Governor Branstad today followed through on his pledge to use his veto power if the legislature didn’t send him two-year budget proposals by vetoing the transportation funding bill, and part of a another bill that funded legal representation for the poor.

Branstad, a Republican, says he wants to work with the other party but feels he needed to send a message. “I wanted to make it clear by vetoing the very first appropriations bill that we are dead serious about doing a biennial budget,” Branstad said.

Branstad returned to office by beating incumbent Democrat Chet Culver. He says voters gave him a mandate after he campaigned on turning around the state’s financial situation. “Not very often in this state’s history have we turned out an incumbent governor and I think one of the reasons for it was the mismanagement of the finances of the state,” Branstad says.

Branstad said he is not willing to take the nearly $20-million from another state agency and says the legislature should instead approve a separate spending bill.

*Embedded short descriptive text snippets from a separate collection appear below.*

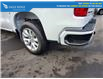 2023 Chevrolet Silverado 1500 Custom (Stk: 39212A) in Coquitlam - Image 8 of 26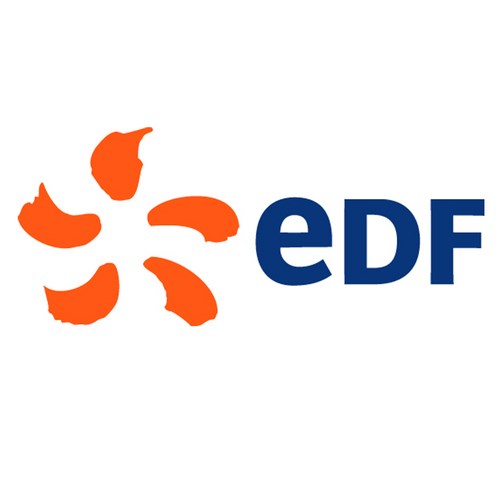 Energie EDF fait ses adieux à la Bourse française.  L’État l’a racheté en novembre avec une prime élevée pour les actionnaires minoritaires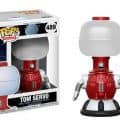 Coming Soon: Mystery Science Theater 3000 Pop!s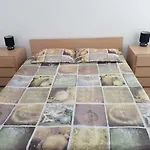 Aparthotel Royal Family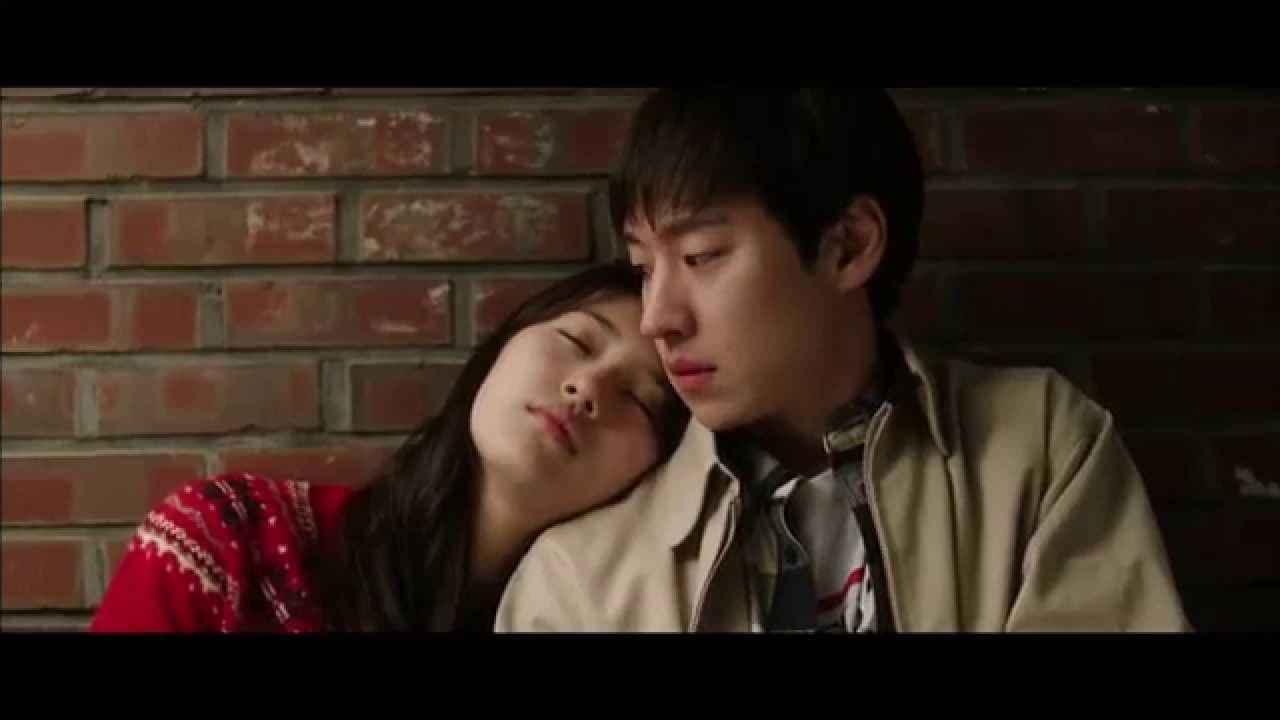 Architecture 101 (2012)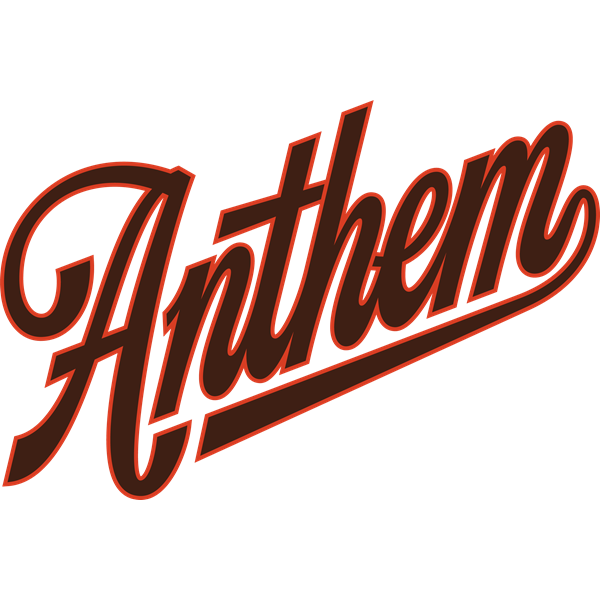 Anthem logo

Democrats say two-year spending bills are fiscally irresponsible when they have no idea how much revenue the state will have in 2013. Representative Tyler Olson, a Democrat from Cedar Rapids, says Iowans priorities also shift from year to year.

“And as we’ve seen with natural disasters, economic fluctuations a lot is going to change between now and then,” Olson says.

Olson says he has no idea how the two sides are going to reach an agreement on a two-year budget. But Governor Branstad is more optimistic. He says when the sun comes out it’s time plant crops and resolve differences.